Reading passage -
****************************************

Universal solfege

WORK IN PROGRESS

Universal Solfege was invented by Nick Vuci. It builds on the work of Margo Schulter to create a systematic solfege which can be applied to a variety of microtonal scales.

The principle is that we can divide the interval spectrum into discreet areas which can then be used to take subsets for most microtonal scales we can imagine. It's not an exhaustive solution but a practical and practicible one.

When we look at the spectrum of the octave we find that we have a few main interval classes, which we denote with consonants that are evocative and distinct to the names of the interval classes:

The Unison and the Octave, which we denote with "A"

The Seconds, which we denote with "S-"

The Thirds, which we denote with "Th-"

The Fourths, which we denote with "Fo-"

****************************************

Data -
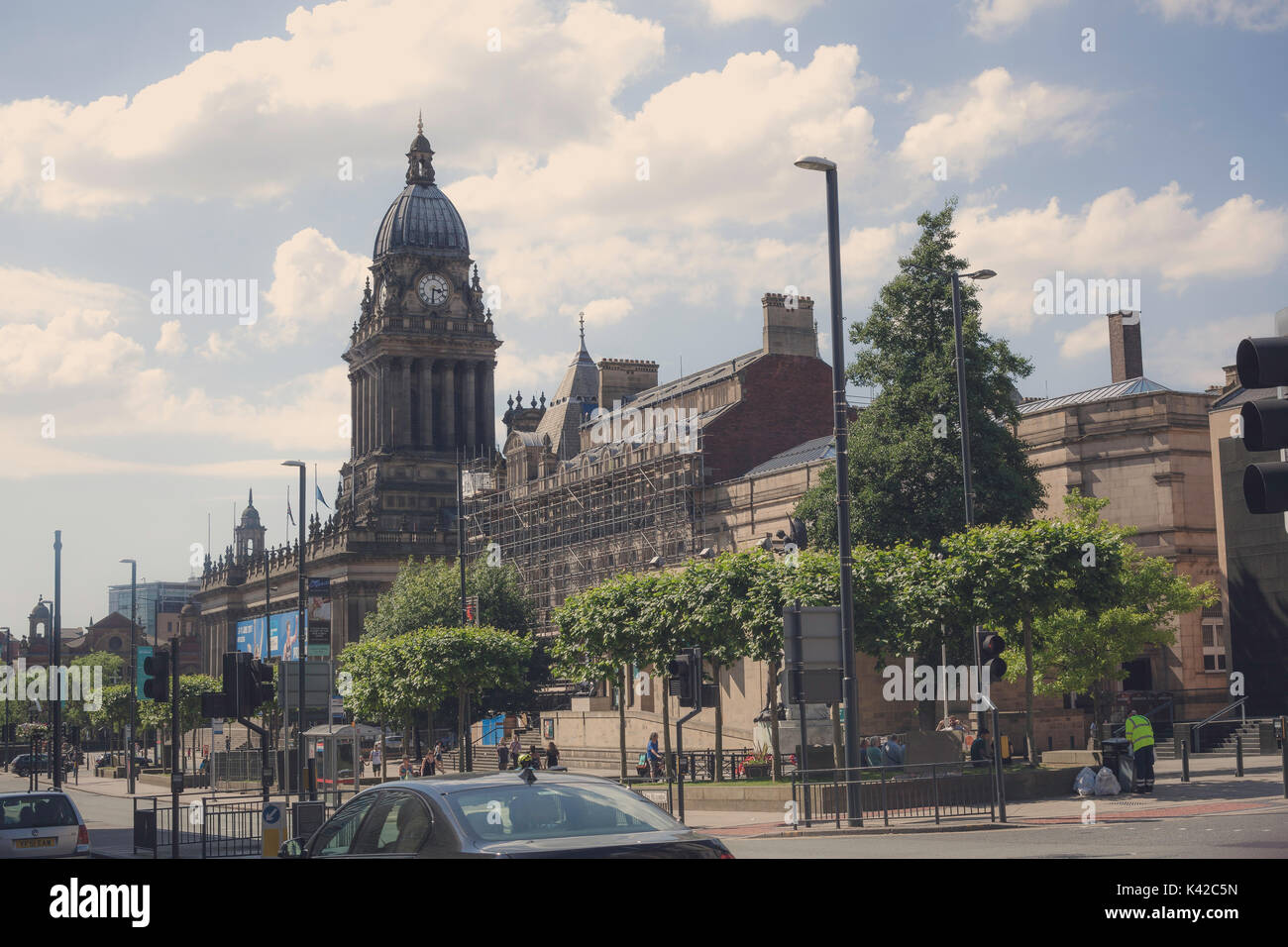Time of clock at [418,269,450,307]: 3:30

****************************************

To be done -
[a] Which interval classes does the universal solfege text name, and what letter or letters denote each one?
[b] Carry the universal solfege text on past its last line.
None of the data is needed here.

Outputs by task -
[a]
- The Unison and the Octave: "A"
- The Seconds: "S-"
- The Thirds: "Th-"
- The Fourths: "Fo-"

[b]
The Tritones, which we denote with "Trai-"

The Fifths, which we denote with "Fi-"

The Sixths, which we denote with "X-"

The Sevenths, which we denote with "V-"

Of these, the seconds, thirds, sixths, and sevenths have major, neutral, and minor versions, which we can denote with the vowels "ay" "oo" and "ai" (mimicking the distinct vowels of the words "major" "neutral" and "minor").

All of the main categories have small medium and large versions, which we can denote with the consonant affixes "s" "m" and "l"

The further, more esoteric categories do not have major, minor, neutral, large, medium, or small versions. They are:

Commatic ranges, which we denote with "O" and "Co"

The dieses range, which we denote with "Ee" and "Dee"

The Superfourth range, "Foo"

The Subfifth range, "Fu"

The two equable heptatonic ranges, "Ha" and Hoo"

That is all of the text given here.